* BEGIN Excerpted passage *

# ASTER STEAM ENGINES



## GUNCAPTAIN2463 (Jun 22, 2011)

HELLO TO ALL: Have a new set of questions. I was recently looking at two used engines. I have no knowledge of these and would like to hear from anyone with comments, suggestions, videos, photos and experience with:
Aster steam engines. Specifically the Two Truck Climax and the C&S Mogul 2-6-0.
Thanks,

Kevin R.


----------



## Dan Pantages (Jan 2, 2008)

They never made a two truck climax only a three truck.


----------



## steamtom1 (Jan 2, 2008)

And here is the three truck...


----------



## aopagary (Jun 30, 2008)

http://www.southernsteamtrains.com/aclimax.htm

http://www.southernsteamtrains.com/ac&smogul.htm

the Southern Steam Trains site has a short writeup on all previous Aster models.
both these locomotives are narrow gauge scaled (1:22.5/23)

* END Excerpted passage *

• **The task**
Write out everything in the Aster steam engines thread from "## aopagary (Jun" down to "gauge scaled (1:22.5/23)", putting "standard gauge" in place of "narrow gauge".

* BEGIN Information shown *

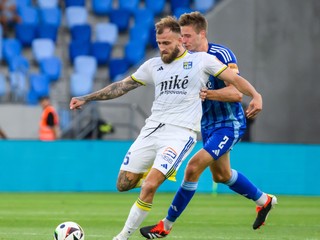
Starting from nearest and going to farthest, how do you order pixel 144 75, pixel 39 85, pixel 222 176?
pixel 144 75 → pixel 222 176 → pixel 39 85

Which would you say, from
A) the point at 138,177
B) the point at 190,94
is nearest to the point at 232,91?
the point at 190,94

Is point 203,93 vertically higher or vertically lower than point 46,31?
higher

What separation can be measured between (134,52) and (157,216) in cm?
1310

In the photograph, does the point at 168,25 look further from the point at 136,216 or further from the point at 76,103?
the point at 136,216

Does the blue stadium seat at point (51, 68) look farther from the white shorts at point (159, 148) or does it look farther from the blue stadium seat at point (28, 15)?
the white shorts at point (159, 148)

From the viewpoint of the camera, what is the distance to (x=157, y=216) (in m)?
13.9

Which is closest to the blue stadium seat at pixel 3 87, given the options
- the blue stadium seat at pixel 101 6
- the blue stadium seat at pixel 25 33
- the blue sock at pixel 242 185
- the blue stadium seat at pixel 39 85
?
the blue stadium seat at pixel 39 85

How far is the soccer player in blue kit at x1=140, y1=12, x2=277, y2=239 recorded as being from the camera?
33.6 feet

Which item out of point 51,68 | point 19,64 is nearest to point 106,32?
point 51,68

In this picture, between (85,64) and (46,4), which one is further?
(46,4)

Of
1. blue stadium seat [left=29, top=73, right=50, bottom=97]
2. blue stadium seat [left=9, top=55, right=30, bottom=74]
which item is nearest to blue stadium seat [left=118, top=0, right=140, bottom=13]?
blue stadium seat [left=9, top=55, right=30, bottom=74]

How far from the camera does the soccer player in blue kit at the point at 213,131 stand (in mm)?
10249

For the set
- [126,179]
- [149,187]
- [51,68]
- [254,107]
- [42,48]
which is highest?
[254,107]

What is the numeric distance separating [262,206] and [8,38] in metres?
15.9
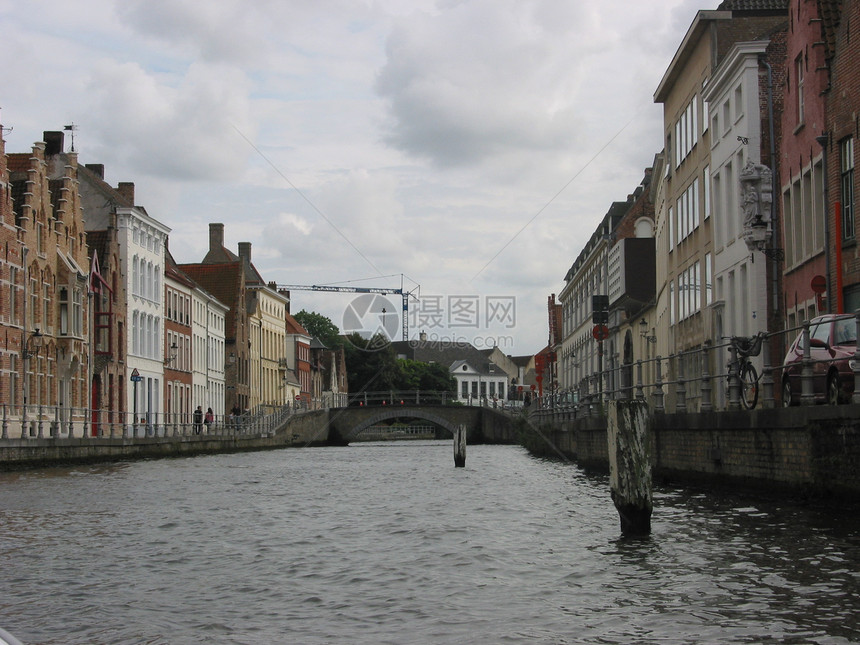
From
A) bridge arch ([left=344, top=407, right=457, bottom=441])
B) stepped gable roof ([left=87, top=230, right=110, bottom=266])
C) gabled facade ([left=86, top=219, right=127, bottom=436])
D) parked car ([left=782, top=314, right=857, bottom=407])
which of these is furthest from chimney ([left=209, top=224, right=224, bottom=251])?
parked car ([left=782, top=314, right=857, bottom=407])

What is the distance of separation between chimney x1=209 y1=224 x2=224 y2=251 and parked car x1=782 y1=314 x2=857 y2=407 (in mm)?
88710

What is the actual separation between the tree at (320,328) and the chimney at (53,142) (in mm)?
99105

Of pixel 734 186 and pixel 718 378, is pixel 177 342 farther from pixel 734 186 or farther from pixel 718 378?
pixel 718 378

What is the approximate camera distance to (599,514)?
19.3 meters

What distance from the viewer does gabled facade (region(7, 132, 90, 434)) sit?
1834 inches

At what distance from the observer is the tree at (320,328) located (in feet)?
529

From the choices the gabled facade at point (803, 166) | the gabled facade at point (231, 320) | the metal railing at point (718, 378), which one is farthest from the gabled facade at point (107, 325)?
the gabled facade at point (803, 166)

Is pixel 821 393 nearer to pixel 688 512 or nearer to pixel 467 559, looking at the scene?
pixel 688 512

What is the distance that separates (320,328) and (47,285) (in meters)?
112

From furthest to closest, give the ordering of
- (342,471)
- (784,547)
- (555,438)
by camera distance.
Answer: (555,438)
(342,471)
(784,547)

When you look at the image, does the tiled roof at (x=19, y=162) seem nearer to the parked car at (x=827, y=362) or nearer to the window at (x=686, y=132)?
the window at (x=686, y=132)

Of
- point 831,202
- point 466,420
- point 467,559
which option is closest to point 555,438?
point 831,202

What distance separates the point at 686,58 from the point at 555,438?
14661 millimetres

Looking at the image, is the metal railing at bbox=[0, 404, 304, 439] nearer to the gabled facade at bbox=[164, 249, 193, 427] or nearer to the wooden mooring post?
the gabled facade at bbox=[164, 249, 193, 427]
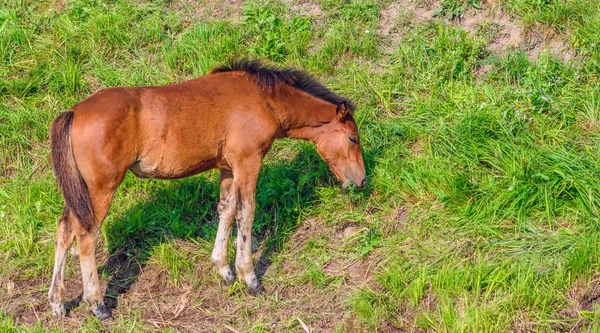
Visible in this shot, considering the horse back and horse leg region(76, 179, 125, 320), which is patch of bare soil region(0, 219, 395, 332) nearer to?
horse leg region(76, 179, 125, 320)

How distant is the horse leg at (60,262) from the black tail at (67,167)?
406 mm

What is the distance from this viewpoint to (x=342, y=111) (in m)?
7.43

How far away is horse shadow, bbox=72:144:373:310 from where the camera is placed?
766 cm

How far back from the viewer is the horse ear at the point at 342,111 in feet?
24.3

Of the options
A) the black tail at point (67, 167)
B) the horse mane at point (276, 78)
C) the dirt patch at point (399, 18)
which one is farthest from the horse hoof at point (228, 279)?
the dirt patch at point (399, 18)

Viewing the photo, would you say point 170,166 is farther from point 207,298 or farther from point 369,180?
point 369,180

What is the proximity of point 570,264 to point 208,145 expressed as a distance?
3.18 meters

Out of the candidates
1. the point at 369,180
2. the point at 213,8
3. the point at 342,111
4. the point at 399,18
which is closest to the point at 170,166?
the point at 342,111

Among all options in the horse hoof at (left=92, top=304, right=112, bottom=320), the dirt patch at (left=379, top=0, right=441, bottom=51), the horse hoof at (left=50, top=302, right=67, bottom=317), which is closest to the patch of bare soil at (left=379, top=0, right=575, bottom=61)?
the dirt patch at (left=379, top=0, right=441, bottom=51)

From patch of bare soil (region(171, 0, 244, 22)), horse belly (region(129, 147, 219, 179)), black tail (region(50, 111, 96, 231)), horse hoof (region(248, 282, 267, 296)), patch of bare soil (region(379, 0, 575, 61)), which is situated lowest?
horse hoof (region(248, 282, 267, 296))

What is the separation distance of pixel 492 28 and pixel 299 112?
3.33 m

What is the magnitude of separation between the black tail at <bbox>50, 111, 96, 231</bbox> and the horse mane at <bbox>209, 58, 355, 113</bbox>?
4.96ft

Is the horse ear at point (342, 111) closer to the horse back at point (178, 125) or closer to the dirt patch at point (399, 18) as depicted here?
the horse back at point (178, 125)

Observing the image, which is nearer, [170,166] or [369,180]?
[170,166]
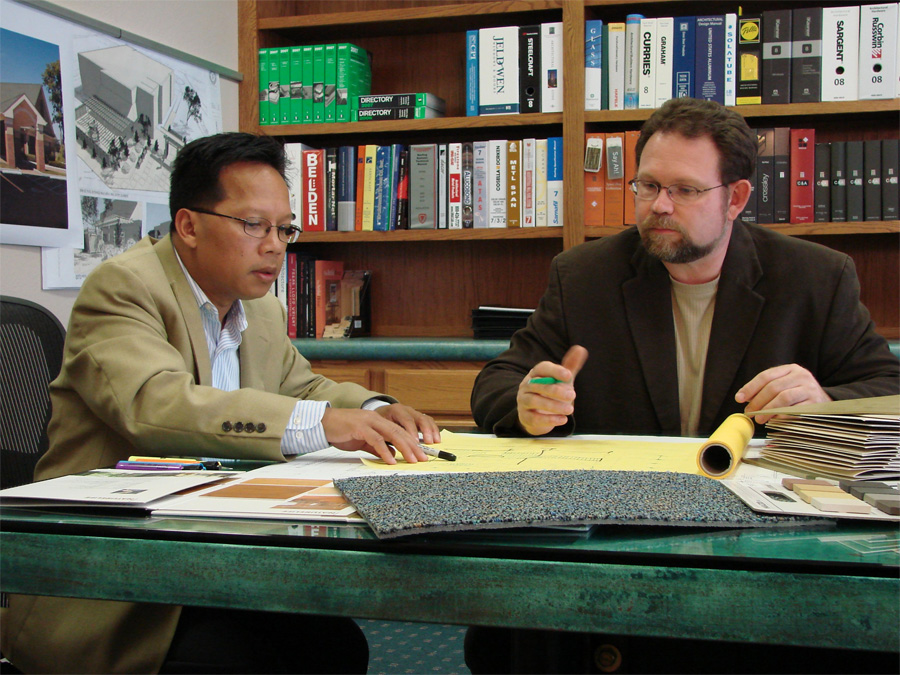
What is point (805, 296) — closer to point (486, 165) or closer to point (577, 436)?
point (577, 436)

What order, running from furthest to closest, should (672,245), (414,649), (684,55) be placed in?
(684,55) → (414,649) → (672,245)

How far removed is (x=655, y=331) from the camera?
1559 millimetres

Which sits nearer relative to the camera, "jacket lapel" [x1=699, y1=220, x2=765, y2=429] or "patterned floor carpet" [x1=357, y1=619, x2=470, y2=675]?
"jacket lapel" [x1=699, y1=220, x2=765, y2=429]

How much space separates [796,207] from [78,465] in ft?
7.36

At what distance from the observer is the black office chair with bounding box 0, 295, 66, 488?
51.4 inches

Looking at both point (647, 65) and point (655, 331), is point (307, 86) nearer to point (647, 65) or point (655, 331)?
point (647, 65)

* END Information shown *

• **Answer to the task**
## aopagary (Jun 30, 2008)

http://www.southernsteamtrains.com/aclimax.htm

http://www.southernsteamtrains.com/ac&smogul.htm

the Southern Steam Trains site has a short writeup on all previous Aster models.
both these locomotives are standard gauge scaled (1:22.5/23)